**WHAT TO DO:** Output only the lines that run from the line holding "How far does (248,291) lie from (81,223)?" to the end of the entries, both ends included, and skip the pictures.

---

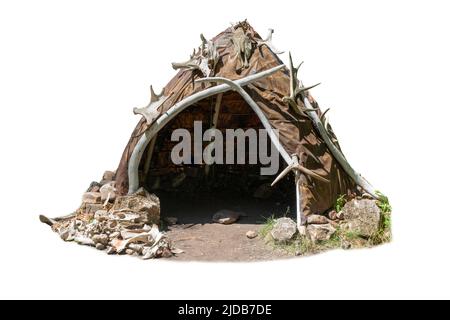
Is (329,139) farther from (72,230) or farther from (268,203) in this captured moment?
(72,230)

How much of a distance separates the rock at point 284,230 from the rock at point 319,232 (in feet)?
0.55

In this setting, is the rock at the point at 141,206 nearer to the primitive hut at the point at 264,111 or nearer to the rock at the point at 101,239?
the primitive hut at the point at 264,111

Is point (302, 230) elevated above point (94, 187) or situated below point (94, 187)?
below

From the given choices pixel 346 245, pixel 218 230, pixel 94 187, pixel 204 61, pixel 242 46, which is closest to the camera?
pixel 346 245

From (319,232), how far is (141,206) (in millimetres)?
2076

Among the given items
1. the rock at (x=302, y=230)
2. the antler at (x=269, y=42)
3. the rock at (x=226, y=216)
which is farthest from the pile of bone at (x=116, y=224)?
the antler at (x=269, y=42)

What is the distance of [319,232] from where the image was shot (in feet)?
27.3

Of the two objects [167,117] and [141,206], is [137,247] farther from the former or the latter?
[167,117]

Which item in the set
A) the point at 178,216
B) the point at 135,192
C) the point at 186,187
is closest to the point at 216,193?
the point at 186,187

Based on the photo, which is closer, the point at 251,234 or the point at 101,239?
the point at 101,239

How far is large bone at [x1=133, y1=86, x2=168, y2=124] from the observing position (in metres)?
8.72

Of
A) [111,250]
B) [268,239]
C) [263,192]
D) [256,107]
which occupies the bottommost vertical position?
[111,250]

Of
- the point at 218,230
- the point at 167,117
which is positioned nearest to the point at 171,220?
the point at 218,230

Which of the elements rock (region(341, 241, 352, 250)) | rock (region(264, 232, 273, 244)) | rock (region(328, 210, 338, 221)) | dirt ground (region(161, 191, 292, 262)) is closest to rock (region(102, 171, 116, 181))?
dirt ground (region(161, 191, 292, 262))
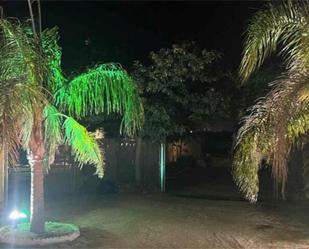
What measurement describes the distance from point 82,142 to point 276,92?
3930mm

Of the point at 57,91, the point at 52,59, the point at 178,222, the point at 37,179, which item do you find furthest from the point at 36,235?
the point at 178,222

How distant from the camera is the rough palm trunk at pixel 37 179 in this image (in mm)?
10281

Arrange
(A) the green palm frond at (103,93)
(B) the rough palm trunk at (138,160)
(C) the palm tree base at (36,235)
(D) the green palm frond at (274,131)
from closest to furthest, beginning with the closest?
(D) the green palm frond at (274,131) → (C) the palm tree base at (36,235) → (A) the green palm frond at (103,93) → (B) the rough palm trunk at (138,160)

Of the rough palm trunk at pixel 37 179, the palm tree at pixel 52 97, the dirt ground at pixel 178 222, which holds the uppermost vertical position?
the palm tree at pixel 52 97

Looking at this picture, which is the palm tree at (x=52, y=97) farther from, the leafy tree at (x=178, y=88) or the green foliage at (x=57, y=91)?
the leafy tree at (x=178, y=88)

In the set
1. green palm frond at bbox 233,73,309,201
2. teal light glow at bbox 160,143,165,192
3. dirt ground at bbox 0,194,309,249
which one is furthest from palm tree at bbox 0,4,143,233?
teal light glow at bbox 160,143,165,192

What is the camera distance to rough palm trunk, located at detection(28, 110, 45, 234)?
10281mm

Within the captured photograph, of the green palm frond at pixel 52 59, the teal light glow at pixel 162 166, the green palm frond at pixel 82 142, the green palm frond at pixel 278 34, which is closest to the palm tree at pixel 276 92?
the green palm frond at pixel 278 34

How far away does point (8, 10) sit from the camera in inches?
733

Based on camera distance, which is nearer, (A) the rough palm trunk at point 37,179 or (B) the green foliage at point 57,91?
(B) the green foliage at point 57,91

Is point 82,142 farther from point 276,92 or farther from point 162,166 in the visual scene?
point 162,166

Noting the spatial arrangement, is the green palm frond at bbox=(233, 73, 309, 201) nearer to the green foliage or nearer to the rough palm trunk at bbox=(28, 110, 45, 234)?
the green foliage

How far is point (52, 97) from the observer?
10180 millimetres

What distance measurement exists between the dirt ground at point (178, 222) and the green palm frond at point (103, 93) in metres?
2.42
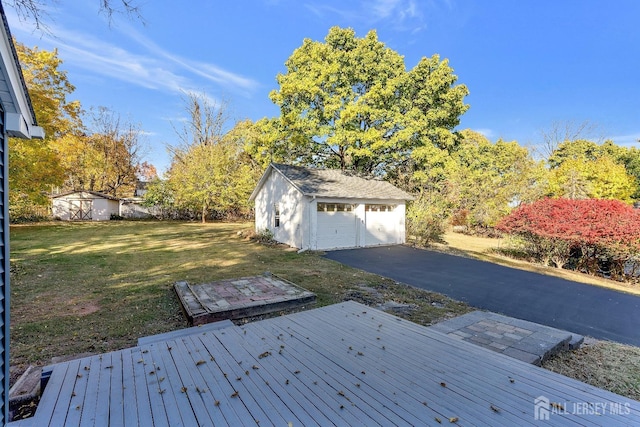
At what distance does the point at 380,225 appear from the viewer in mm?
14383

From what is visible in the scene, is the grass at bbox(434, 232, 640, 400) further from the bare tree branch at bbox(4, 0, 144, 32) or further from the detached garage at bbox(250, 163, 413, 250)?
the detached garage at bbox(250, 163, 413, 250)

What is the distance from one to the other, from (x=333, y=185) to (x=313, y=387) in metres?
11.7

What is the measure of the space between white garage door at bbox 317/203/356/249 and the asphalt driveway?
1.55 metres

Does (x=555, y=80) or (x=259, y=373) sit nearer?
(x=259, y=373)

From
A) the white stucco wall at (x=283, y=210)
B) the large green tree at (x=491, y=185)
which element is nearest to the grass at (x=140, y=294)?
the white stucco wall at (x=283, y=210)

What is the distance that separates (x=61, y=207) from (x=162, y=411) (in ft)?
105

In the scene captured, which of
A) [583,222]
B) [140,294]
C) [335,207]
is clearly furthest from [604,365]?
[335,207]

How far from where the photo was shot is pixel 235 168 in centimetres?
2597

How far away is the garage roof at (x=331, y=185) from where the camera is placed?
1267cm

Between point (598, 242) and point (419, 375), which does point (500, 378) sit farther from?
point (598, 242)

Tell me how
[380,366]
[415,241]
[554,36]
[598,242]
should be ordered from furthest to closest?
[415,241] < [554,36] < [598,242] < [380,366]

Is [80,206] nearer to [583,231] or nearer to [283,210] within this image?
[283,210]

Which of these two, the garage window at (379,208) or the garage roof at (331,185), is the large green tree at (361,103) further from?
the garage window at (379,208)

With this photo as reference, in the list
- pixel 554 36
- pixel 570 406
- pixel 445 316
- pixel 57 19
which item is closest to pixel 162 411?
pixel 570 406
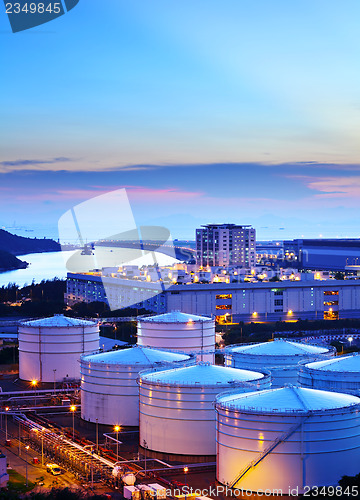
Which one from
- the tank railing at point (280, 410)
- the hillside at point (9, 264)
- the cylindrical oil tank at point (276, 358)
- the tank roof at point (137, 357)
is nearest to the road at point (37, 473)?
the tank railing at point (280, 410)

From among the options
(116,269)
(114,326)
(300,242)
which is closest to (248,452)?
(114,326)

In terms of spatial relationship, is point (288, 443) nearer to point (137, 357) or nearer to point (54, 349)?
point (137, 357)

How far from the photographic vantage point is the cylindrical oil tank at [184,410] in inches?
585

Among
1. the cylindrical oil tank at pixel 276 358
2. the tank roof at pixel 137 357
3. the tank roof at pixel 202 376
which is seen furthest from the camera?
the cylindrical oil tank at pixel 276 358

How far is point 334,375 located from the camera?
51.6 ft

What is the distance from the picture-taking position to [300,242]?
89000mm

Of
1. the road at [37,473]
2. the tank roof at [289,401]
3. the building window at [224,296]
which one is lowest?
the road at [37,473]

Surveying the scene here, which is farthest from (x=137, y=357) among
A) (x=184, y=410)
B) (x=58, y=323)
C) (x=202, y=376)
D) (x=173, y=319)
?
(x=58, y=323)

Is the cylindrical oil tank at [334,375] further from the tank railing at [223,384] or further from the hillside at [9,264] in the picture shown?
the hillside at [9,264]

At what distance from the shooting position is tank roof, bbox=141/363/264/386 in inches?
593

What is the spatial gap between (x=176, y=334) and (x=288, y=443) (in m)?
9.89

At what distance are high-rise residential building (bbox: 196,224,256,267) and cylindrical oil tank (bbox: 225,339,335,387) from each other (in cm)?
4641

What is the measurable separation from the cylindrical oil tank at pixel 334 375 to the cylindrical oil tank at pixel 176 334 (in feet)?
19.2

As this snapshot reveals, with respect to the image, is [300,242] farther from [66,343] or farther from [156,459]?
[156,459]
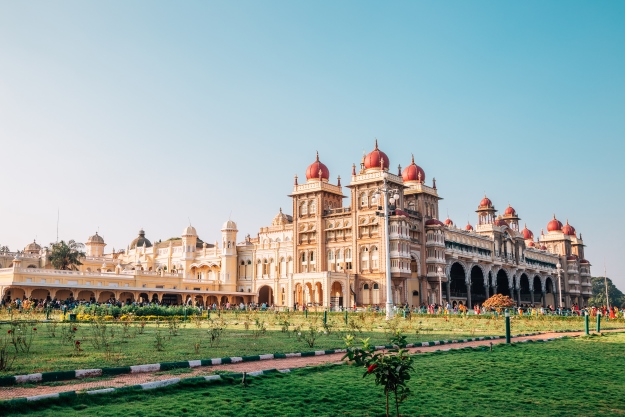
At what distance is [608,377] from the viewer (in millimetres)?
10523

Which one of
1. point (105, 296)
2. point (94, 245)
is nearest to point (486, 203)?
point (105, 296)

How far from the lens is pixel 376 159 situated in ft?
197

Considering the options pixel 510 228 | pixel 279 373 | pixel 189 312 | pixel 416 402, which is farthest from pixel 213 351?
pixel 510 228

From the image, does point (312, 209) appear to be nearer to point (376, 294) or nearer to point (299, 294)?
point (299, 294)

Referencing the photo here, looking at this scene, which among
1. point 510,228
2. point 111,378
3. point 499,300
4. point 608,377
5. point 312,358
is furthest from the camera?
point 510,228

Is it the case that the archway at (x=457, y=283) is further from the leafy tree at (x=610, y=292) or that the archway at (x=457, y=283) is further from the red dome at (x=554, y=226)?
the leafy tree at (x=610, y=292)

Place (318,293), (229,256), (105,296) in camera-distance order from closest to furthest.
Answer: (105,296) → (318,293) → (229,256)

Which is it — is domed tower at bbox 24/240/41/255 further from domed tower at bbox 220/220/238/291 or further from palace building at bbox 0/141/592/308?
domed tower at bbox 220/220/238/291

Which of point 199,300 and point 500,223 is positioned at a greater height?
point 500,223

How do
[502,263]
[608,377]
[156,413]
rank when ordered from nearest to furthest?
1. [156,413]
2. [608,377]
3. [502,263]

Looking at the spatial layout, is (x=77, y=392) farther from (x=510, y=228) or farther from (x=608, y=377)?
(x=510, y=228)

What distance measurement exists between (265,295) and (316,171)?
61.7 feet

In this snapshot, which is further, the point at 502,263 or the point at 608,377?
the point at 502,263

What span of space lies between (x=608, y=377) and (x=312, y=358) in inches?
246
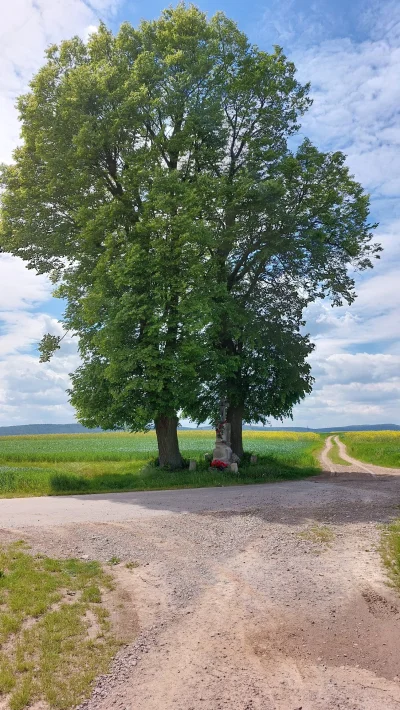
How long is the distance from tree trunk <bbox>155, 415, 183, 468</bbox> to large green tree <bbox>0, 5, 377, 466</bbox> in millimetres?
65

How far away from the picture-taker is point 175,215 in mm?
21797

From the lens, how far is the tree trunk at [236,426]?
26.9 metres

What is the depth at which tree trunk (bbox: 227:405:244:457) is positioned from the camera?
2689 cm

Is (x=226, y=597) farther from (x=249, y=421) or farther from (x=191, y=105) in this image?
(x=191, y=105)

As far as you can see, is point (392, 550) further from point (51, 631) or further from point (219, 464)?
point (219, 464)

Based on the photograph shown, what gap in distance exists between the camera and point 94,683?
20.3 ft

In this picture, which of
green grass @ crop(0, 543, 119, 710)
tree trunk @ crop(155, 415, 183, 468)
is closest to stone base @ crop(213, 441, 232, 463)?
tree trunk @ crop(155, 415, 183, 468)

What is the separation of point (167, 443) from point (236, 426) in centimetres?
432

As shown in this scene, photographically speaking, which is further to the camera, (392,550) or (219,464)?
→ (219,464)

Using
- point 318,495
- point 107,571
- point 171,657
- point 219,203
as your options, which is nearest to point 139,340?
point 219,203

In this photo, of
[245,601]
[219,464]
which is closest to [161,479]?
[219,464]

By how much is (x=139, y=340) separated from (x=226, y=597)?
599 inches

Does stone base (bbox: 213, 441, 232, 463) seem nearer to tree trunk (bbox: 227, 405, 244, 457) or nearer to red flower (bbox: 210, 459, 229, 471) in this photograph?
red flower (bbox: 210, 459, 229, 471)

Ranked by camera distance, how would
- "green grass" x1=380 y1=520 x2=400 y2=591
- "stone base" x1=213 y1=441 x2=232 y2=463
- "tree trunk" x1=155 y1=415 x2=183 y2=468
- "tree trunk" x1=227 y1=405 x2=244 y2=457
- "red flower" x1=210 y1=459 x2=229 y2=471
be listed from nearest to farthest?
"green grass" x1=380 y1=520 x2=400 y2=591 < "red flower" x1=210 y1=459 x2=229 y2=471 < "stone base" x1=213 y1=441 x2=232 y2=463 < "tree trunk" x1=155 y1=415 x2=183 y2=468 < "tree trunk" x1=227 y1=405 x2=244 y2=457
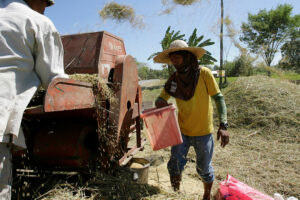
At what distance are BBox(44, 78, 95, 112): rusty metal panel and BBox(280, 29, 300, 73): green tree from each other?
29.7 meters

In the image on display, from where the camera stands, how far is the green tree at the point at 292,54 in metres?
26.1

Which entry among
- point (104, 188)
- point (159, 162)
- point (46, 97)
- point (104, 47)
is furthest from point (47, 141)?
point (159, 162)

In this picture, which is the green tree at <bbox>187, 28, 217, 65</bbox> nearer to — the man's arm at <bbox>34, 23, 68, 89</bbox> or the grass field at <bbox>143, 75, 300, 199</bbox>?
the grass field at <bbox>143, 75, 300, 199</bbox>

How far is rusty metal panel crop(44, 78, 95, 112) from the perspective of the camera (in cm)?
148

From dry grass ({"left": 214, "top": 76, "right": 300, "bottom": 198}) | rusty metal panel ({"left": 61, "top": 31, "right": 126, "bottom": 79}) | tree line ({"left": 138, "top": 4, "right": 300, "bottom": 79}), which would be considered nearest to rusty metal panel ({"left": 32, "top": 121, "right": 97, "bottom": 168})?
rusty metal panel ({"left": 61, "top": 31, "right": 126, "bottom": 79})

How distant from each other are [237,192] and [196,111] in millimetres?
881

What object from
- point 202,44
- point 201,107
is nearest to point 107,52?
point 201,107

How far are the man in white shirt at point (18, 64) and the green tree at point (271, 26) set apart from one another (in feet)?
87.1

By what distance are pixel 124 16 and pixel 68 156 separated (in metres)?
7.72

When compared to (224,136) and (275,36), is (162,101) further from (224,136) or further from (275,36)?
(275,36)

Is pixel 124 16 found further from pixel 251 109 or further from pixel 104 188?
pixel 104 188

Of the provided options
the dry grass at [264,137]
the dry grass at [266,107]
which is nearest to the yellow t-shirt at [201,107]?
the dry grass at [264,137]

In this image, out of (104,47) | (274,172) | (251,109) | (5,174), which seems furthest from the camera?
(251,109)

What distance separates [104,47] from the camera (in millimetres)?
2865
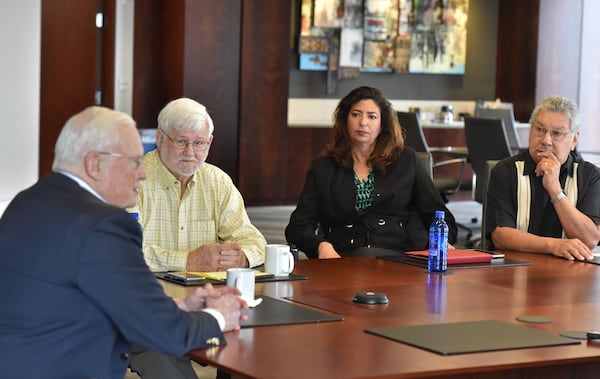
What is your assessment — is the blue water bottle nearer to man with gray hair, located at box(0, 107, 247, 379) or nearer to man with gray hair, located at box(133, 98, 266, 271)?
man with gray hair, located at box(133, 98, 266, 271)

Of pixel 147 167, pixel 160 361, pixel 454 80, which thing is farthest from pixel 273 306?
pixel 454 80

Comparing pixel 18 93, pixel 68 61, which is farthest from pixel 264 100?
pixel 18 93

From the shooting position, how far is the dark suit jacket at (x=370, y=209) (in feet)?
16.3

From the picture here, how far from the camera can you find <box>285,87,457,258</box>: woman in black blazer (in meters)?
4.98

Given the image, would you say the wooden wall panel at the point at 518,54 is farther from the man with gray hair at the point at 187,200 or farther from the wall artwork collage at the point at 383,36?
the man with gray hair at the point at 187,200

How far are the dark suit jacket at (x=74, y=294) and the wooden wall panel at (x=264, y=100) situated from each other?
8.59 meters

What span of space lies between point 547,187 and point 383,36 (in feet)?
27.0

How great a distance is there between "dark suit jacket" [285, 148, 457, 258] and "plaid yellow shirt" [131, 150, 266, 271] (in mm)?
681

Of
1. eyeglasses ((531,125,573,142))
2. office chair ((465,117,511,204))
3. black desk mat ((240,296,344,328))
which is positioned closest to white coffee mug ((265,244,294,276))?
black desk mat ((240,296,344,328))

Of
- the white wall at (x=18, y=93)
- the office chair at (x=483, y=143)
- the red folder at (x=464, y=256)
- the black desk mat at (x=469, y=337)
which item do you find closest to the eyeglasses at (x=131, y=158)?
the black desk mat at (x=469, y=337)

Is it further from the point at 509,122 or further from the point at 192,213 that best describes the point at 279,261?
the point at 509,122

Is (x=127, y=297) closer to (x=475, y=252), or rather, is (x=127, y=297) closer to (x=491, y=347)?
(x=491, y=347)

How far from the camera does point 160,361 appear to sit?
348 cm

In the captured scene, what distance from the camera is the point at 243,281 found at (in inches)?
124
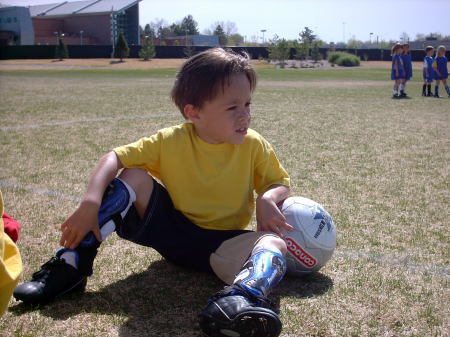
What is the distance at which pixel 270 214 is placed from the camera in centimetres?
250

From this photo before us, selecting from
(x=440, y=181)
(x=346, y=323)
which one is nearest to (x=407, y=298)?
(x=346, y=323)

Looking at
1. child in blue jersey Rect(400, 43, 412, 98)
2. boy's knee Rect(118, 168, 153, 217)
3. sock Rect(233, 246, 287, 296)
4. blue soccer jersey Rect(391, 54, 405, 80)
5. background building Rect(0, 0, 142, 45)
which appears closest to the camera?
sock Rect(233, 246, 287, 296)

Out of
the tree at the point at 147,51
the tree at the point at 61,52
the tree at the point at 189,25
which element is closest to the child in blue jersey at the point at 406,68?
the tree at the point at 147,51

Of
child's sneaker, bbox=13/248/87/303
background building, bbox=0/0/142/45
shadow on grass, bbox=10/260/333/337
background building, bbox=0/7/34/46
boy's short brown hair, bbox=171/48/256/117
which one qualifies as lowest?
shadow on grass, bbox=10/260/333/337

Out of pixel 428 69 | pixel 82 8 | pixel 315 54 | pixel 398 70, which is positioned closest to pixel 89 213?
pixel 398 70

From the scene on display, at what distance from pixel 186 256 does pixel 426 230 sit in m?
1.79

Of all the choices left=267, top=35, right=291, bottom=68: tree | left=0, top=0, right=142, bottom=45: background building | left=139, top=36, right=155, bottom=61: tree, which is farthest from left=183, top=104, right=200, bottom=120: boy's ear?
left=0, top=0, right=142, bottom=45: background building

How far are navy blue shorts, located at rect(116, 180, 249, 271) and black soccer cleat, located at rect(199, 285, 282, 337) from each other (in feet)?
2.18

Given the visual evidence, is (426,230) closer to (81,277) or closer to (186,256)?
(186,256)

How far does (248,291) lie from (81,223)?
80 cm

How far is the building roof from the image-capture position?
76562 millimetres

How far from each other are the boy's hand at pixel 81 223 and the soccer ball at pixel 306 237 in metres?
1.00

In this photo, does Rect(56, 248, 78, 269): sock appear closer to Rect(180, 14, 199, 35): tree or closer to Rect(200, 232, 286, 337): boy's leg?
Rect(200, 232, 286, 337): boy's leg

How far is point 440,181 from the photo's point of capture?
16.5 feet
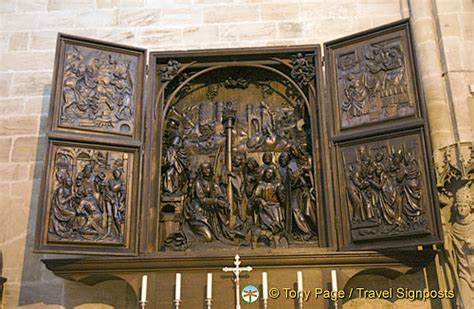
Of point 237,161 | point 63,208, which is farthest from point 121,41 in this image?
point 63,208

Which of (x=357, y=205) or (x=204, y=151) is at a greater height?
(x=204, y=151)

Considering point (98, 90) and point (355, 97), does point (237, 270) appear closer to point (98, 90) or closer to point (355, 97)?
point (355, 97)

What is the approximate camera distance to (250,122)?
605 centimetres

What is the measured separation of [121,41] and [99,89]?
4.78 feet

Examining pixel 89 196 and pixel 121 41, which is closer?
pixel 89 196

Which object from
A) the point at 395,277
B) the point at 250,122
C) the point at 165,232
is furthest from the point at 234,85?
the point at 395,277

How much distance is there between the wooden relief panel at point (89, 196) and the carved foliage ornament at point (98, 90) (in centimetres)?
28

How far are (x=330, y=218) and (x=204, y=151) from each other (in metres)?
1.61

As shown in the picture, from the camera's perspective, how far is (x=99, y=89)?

---

**EXERCISE SOLUTION:**
How far does (248,291) lie from (81,223)?
80 cm

How far is the building roof from the image-capture position?
76562 millimetres

How far from each other are the boy's hand at pixel 81 223 and the soccer ball at pixel 306 237 in metres?
1.00

In this photo, does Rect(56, 248, 78, 269): sock appear closer to Rect(180, 14, 199, 35): tree or closer to Rect(200, 232, 286, 337): boy's leg?
Rect(200, 232, 286, 337): boy's leg

How far is point 440,181 from the photo's point of capture?
16.5 feet
Of point 237,161 | point 63,208, which is farthest from point 121,41 in this image?
point 63,208

Which of (x=357, y=205) or (x=204, y=151) is at a greater height?
(x=204, y=151)

Considering point (98, 90) and point (355, 97), does point (237, 270) appear closer to point (98, 90) or closer to point (355, 97)?
point (355, 97)

What is the approximate camera distance to (250,122)?
605 centimetres

What is the measured separation of [121,41] and [99,89]?
4.78 feet

Examining pixel 89 196 and pixel 121 41, which is closer?
pixel 89 196

Which object from
A) the point at 395,277
B) the point at 250,122
C) the point at 165,232
is furthest from the point at 234,85?
the point at 395,277

How much distance is there between the wooden relief panel at point (89, 196) and the carved foliage ornament at point (98, 90) (in centimetres)?
28

How far are (x=330, y=218) and (x=204, y=151) from each other (in metres)?
1.61

As shown in the picture, from the camera's perspective, how far is (x=99, y=89)?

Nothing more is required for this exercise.